A particularly useful part of each section are rubrics to look for in the repertory. They are more accessible than Eizayaga's Repertory Algorithms, a publication not much studied in the UK. They point the neophyte in the right direction. Although not cited I think they must be from Roger van Zandvoort's Complete Repertory.

Of course in the brief time I have had this volume I have not read all 605 pages. But I have had it by me for a week and used it frequently. I have found it in the main reliable, and where I am familiar with the area, it confirms my own experience. I have learned from it. I have noted some remedies omitted in some sections. The thyroid section places remedies for hypo- and hyper- together, and there are other small points which could be improved. This book does not cover the whole of human ills, for example gynaecology is largely missing. But this does not detract from it. I look forward to a second volume and to a computer version as soon as possible. This is indeed a companion for all our desktops.

The Homoeopath - Number 71
Autumn 1998

 

This book review is reprinted with the permission of the National Center for Homeopathy
801 North Fairfax Street, Suite 306
Alexandria, VA 22314

Reviewed by Richard Moskowitz, MD, DHt

This is a book that took some courage to write and badly needed to be written. Although wholly contemporary in feeling and style, it speaks to the dilemma of busy homeopathic physicians in every time and place: how to keep doing good quality work under pressure of time, reputation, and ever more difficult and demanding cases to come up with creditable prescriptions without delay.

## Data extract
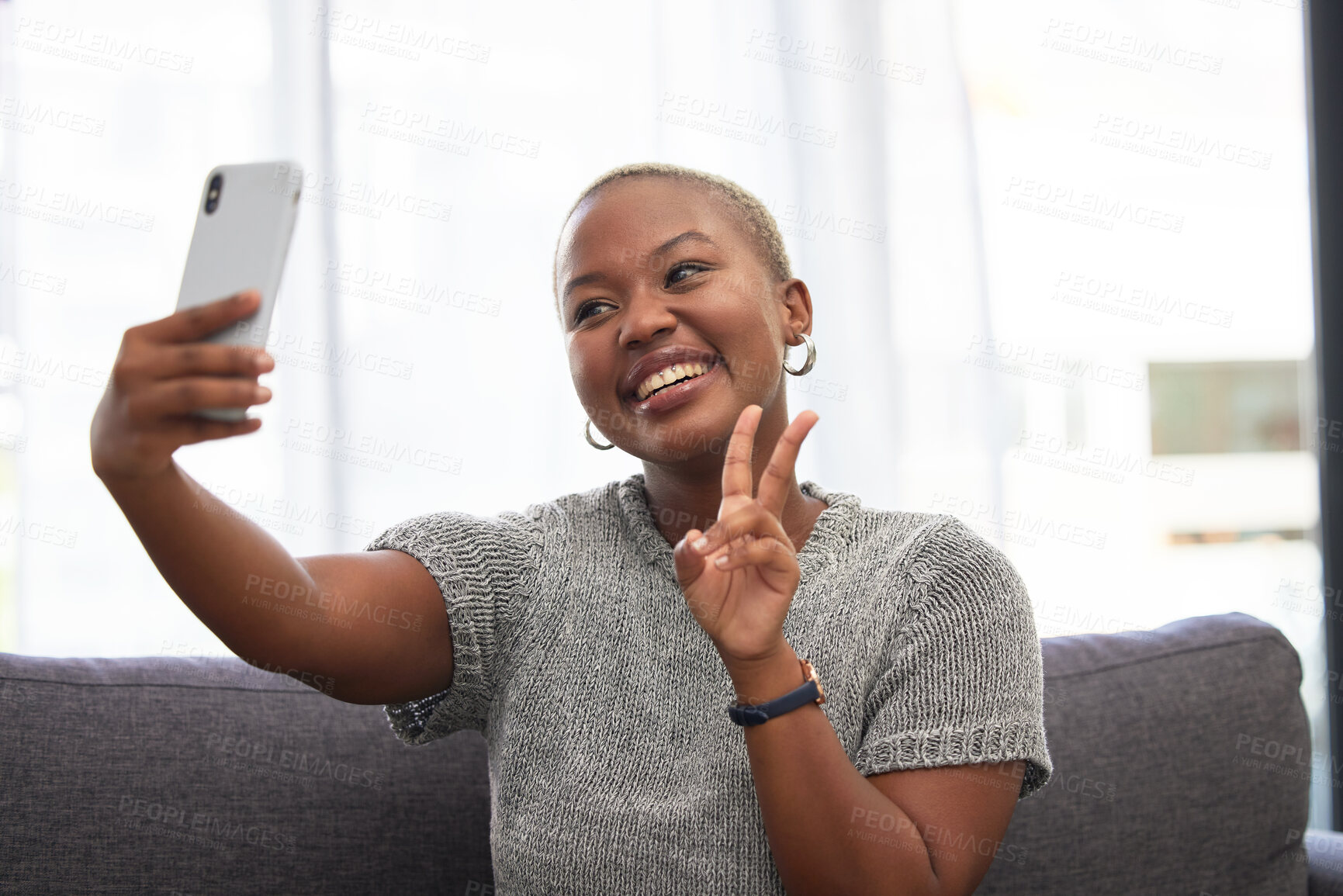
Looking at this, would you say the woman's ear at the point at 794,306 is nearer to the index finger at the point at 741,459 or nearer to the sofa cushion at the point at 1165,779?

## Tasks to perform
1. In the homeopathy book reviews, why does the first reviewer call the repertory rubrics in each section particularly useful?
2. Decide whether each statement agrees with the homeopathy book reviews, answering yes or no and quoting the words of the reviews that decide it. (a) The first reviewer has read all 605 pages of the volume. (b) The thyroid section places remedies for hypo- and hyper- together. (c) Gynaecology is well covered in the book.
3. Carry on the homeopathy book reviews from the end of the paragraph that opens Richard Moskowitz's review, writing the next part of that review.

## Written responses
1. The reviewer finds them more accessible than Eizayaga's Repertory Algorithms, a publication not much studied in the UK. They also point the neophyte in the right direction.

2.
(a) No: "in the brief time I have had this volume I have not read all 605 pages."
(b) Yes: "The thyroid section places remedies for hypo- and hyper- together."
(c) No: "gynaecology is largely missing."

3.
It is perhaps a measure of the extent to which our own practices have grown and prospered in recent years that homeopaths today are seeing more and more patients with serious organic pathology, many of them chronically dependent on powerful allopathic drugs, who need and want and can in fact make use of the unique kind of help we can offer. Now as then, overworked GP's in the trenches have always had recourse to compilations that summarize our collective experience with different pathological entities, including practical "tips" on the remedies most frequently indicated for each and how to differentiate them.

In addition to manuals of first aid and self-care, such as Hering's Domestic Physician or Panos and Heimlich's Homeopathic Medicine at Home, and specialized monographs on particular organs and organ systems, like Roberts' Rheumatic Remedies or Guernsey's Obstetrics, our literature has always included general texts of therapeutics for the busy professional. Jahr's For Years' Practice, Dewey's Practical Homeopathic Therapeutics, and Lilienthal's Homeopathic Therapeutics come to mind as classics of the genre that I myself have sampled more often than I might care to admit at a fancy case conference.

Dr. Morrison's book is clearly of this lineage and will surely gladden the hearts of practicing homeopaths both new and old. Like all the other titles I have mentioned, it also should and probably will revive legitimate questions about the classical method per se that were already raised by the master himself and have thus generated controversy from the very beginning. With everyone from Hahnemann on down insisting that we treat the individual patient rather than the approximate pathological diagnosis or category, the intelligent student can hardly fail to wonder why it is necessary or useful to talk about "diseases" at all.

Speaking from my own experience, I can think of four good reasons why a pathological orientation that applies generically to large groupings of individuals is still relevant to homeopaths of all persuasions. First, I would cite the accumulated experience of untrained laypeople using remedies for first aid and self-care, a technique of proven worth for over hundred and fifty years. Both to examine the validity of self-care as a concept, and to appraise its scope and limitations in a classical framework, it is necessary to draw on that experience.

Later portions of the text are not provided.